Vorliegender Auszug:
===============

Eurovision-Chaos in Aserbaidschan

Vor gut einer Woche fand das meistgesehenen Nicht-Sport-Events der Welt statt—ein Gesangswettbewerb, der von über 125 Millionen Menschen rund um den Globus verfolgt wurde.

Vor gut einer Woche fand die 57. Ausgabe des meistgesehenen Nicht-Sport-Events der Welt statt—ein Gesangswettbewerb, der von über 125 Millionen Menschen rund um den Globus verfolgt wurde. Das Großartige und gleichzeitig Bizarrste daran ist, dass der diesjährige Contest in Aserbaidschan stattfand, einem der weltweit reichsten Ölstaaten mit einer der weltweit schlechtesten Menschenrechtssituationen. Als ich hörte, dass diese Trash-Veranstaltung dieses Jahr in dieser tyrannisch geführten Ölnation, die an Russland und den Iran grenzt, stattfinden soll, habe ich mir umgehend einen Flug gebucht, um die wohl paradoxeste Pop-Party genauer zu untersuchen.
 
Beim Anflug auf Baku überquert man Neft Daşları—die weltweit erste Bohrinsel. Es macht einem sofort wieder deutlich, dass das Öl und Erdgas, welche hier zum Ende des 19. Jahrhunderts entdeckt wurden, weiterhin das Schicksal des Landes bestimmen.

===============

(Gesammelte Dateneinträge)
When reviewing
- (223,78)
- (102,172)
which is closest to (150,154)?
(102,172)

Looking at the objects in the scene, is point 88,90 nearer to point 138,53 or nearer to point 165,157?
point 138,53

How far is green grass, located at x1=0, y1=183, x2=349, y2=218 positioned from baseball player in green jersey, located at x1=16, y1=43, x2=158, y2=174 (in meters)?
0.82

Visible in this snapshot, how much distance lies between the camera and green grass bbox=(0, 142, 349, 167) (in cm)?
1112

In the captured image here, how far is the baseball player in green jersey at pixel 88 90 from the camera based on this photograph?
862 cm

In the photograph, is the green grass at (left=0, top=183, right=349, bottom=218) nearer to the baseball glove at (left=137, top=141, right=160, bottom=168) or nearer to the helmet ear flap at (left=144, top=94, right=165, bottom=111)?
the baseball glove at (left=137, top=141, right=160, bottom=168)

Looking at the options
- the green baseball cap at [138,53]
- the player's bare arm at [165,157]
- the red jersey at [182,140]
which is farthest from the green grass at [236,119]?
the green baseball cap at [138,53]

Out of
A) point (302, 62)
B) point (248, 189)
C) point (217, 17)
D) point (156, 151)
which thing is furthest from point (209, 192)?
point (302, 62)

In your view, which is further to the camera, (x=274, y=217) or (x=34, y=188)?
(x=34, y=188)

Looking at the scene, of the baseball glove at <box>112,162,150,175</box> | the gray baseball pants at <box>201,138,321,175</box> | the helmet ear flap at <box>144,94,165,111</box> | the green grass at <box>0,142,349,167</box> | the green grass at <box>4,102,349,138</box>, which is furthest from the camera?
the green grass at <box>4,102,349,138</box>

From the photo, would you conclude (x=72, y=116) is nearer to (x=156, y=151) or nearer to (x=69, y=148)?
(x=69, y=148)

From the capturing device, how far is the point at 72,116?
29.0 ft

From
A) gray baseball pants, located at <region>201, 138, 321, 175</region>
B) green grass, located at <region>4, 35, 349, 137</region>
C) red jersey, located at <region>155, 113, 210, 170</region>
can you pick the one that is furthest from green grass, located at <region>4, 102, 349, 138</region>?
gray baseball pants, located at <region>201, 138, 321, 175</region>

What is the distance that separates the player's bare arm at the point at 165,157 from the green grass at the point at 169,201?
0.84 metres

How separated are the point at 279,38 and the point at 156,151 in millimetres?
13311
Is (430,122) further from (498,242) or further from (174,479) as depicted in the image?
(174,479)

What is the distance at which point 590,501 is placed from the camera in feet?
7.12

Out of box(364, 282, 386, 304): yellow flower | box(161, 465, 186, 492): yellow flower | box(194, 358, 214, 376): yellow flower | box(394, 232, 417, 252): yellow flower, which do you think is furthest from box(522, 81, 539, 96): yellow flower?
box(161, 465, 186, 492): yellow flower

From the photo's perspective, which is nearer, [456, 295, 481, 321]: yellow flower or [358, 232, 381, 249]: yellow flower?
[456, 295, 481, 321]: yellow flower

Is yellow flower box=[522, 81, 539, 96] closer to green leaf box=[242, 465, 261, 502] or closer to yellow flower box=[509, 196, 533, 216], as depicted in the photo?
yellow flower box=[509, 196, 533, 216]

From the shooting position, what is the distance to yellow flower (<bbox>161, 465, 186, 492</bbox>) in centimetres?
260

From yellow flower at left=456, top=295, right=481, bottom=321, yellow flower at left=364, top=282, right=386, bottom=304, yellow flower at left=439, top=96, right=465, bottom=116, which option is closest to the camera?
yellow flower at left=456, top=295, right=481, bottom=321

===============

Aufgaben:
1. Beantworten Sie anhand des Textes über den Eurovision-Wettbewerb in Aserbaidschan diese Fragen:
(a) Von wie vielen Menschen wurde der Gesangswettbewerb verfolgt?
(b) An welche Länder grenzt die Ölnation laut Text?
(c) Was ist Neft Daşları?
2. Setzen Sie den Text über den Eurovision-Wettbewerb in Aserbaidschan im Anschluss an seinen letzten Satz fort.
Die Datensätze werden zur Bearbeitung nicht benötigt.

Erwartete Ergebnisse:
1.
(a) Von über 125 Millionen Menschen rund um den Globus.
(b) An Russland und den Iran.
(c) Die weltweit erste Bohrinsel.

2.
Es sind die Einnahmen, die durch diese natürlichen Ressourcen kommen, die zum Wirtschaftsboom der früher Zwanziger geführt haben und schlussendlich zur sowjetischen Besatzung. Seit der Unabhängigkeit 1991 ist es nun der Aliyev-Clan, der vor allem vom Reichtum des Landes profitiert. Dennoch ist mittlerweile klar geworden, dass die Wirtschaft des Landes nicht endlos auf Öl bauen kann, was Aliyev Junior, den amtierenden Präsidenten, dazu bewegte, die Landestore auch internationalen Besuchern zu öffnen.
 
Das Land versuchte, sowohl die olympischen Spiele als auch die Fußball-Weltmeisterschaft zu veranstalten, scheiterte jedoch. Nun war Aserbaidschan darauf erpicht, seine Hauptstadt durch andere touristischen Ziele interessant zu machen—die perfekte PR-Veranstaltung, die der Welt zeigen sollte, wie fortschrittlich und westlich Baku geworden ist.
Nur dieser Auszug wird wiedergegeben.